*** DATASET EXTRACT Section Begins ***
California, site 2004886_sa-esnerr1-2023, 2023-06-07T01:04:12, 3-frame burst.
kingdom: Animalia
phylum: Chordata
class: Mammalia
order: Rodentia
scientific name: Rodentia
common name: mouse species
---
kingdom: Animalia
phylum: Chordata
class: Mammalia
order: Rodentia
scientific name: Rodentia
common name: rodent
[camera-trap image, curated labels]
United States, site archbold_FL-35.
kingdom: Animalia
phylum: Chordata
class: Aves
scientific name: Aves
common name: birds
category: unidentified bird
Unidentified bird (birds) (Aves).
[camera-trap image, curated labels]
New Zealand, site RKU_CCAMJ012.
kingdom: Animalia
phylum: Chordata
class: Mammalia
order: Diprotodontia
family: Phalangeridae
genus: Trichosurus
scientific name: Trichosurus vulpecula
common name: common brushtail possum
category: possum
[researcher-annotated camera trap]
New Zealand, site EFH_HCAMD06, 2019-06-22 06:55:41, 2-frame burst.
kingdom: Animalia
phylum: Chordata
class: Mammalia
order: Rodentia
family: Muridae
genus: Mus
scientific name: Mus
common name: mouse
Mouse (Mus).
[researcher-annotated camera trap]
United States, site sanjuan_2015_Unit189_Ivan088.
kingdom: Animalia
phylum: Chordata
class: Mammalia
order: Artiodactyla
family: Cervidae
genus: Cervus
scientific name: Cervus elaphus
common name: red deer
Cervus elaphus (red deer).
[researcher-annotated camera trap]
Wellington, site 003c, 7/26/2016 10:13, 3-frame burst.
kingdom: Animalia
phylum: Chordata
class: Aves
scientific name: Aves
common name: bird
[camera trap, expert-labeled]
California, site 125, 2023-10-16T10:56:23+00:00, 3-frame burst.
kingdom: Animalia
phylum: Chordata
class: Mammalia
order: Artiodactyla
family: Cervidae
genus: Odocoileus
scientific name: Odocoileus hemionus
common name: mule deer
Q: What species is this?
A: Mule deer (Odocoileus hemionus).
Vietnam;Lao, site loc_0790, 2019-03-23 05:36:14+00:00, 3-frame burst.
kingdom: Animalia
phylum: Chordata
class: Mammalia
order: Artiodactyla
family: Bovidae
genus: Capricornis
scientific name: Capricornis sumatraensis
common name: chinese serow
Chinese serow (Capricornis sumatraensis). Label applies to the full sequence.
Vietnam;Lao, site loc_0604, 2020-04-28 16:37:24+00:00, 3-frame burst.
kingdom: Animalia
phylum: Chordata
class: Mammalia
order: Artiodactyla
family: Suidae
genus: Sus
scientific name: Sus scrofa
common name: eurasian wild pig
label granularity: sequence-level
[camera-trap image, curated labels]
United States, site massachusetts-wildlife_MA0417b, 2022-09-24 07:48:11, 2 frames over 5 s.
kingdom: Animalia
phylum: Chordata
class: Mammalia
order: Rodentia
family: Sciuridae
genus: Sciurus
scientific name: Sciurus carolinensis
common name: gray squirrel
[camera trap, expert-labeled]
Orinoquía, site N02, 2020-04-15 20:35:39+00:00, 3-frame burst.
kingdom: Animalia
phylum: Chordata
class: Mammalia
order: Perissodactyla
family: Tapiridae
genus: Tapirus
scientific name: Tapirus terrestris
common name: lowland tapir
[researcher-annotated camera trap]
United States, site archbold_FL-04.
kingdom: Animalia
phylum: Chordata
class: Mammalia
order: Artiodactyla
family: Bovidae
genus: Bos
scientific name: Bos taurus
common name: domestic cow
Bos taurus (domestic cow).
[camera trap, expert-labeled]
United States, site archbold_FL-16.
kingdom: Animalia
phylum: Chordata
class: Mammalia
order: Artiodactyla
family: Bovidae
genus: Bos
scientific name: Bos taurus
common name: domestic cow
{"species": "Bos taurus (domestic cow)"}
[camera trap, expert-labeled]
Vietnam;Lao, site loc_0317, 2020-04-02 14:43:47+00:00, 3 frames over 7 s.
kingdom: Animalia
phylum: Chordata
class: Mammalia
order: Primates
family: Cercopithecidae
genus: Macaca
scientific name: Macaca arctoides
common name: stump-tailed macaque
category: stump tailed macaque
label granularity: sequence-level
*** DATASET EXTRACT Section Ends ***
* [WORK TASK]: Your reply should repeat the entire listing, word for word and complete.

* [SOLVED PROBLEM]:
California, site 2004886_sa-esnerr1-2023, 2023-06-07T01:04:12, 3-frame burst.
kingdom: Animalia
phylum: Chordata
class: Mammalia
order: Rodentia
scientific name: Rodentia
common name: mouse species
---
kingdom: Animalia
phylum: Chordata
class: Mammalia
order: Rodentia
scientific name: Rodentia
common name: rodent
[camera-trap image, curated labels]
United States, site archbold_FL-35.
kingdom: Animalia
phylum: Chordata
class: Aves
scientific name: Aves
common name: birds
category: unidentified bird
Unidentified bird (birds) (Aves).
[camera-trap image, curated labels]
New Zealand, site RKU_CCAMJ012.
kingdom: Animalia
phylum: Chordata
class: Mammalia
order: Diprotodontia
family: Phalangeridae
genus: Trichosurus
scientific name: Trichosurus vulpecula
common name: common brushtail possum
category: possum
[researcher-annotated camera trap]
New Zealand, site EFH_HCAMD06, 2019-06-22 06:55:41, 2-frame burst.
kingdom: Animalia
phylum: Chordata
class: Mammalia
order: Rodentia
family: Muridae
genus: Mus
scientific name: Mus
common name: mouse
Mouse (Mus).
[researcher-annotated camera trap]
United States, site sanjuan_2015_Unit189_Ivan088.
kingdom: Animalia
phylum: Chordata
class: Mammalia
order: Artiodactyla
family: Cervidae
genus: Cervus
scientific name: Cervus elaphus
common name: red deer
Cervus elaphus (red deer).
[researcher-annotated camera trap]
Wellington, site 003c, 7/26/2016 10:13, 3-frame burst.
kingdom: Animalia
phylum: Chordata
class: Aves
scientific name: Aves
common name: bird
[camera trap, expert-labeled]
California, site 125, 2023-10-16T10:56:23+00:00, 3-frame burst.
kingdom: Animalia
phylum: Chordata
class: Mammalia
order: Artiodactyla
family: Cervidae
genus: Odocoileus
scientific name: Odocoileus hemionus
common name: mule deer
Q: What species is this?
A: Mule deer (Odocoileus hemionus).
Vietnam;Lao, site loc_0790, 2019-03-23 05:36:14+00:00, 3-frame burst.
kingdom: Animalia
phylum: Chordata
class: Mammalia
order: Artiodactyla
family: Bovidae
genus: Capricornis
scientific name: Capricornis sumatraensis
common name: chinese serow
Chinese serow (Capricornis sumatraensis). Label applies to the full sequence.
Vietnam;Lao, site loc_0604, 2020-04-28 16:37:24+00:00, 3-frame burst.
kingdom: Animalia
phylum: Chordata
class: Mammalia
order: Artiodactyla
family: Suidae
genus: Sus
scientific name: Sus scrofa
common name: eurasian wild pig
label granularity: sequence-level
[camera-trap image, curated labels]
United States, site massachusetts-wildlife_MA0417b, 2022-09-24 07:48:11, 2 frames over 5 s.
kingdom: Animalia
phylum: Chordata
class: Mammalia
order: Rodentia
family: Sciuridae
genus: Sciurus
scientific name: Sciurus carolinensis
common name: gray squirrel
[camera trap, expert-labeled]
Orinoquía, site N02, 2020-04-15 20:35:39+00:00, 3-frame burst.
kingdom: Animalia
phylum: Chordata
class: Mammalia
order: Perissodactyla
family: Tapiridae
genus: Tapirus
scientific name: Tapirus terrestris
common name: lowland tapir
[researcher-annotated camera trap]
United States, site archbold_FL-04.
kingdom: Animalia
phylum: Chordata
class: Mammalia
order: Artiodactyla
family: Bovidae
genus: Bos
scientific name: Bos taurus
common name: domestic cow
Bos taurus (domestic cow).
[camera trap, expert-labeled]
United States, site archbold_FL-16.
kingdom: Animalia
phylum: Chordata
class: Mammalia
order: Artiodactyla
family: Bovidae
genus: Bos
scientific name: Bos taurus
common name: domestic cow
{"species": "Bos taurus (domestic cow)"}
[camera trap, expert-labeled]
Vietnam;Lao, site loc_0317, 2020-04-02 14:43:47+00:00, 3 frames over 7 s.
kingdom: Animalia
phylum: Chordata
class: Mammalia
order: Primates
family: Cercopithecidae
genus: Macaca
scientific name: Macaca arctoides
common name: stump-tailed macaque
category: stump tailed macaque
label granularity: sequence-level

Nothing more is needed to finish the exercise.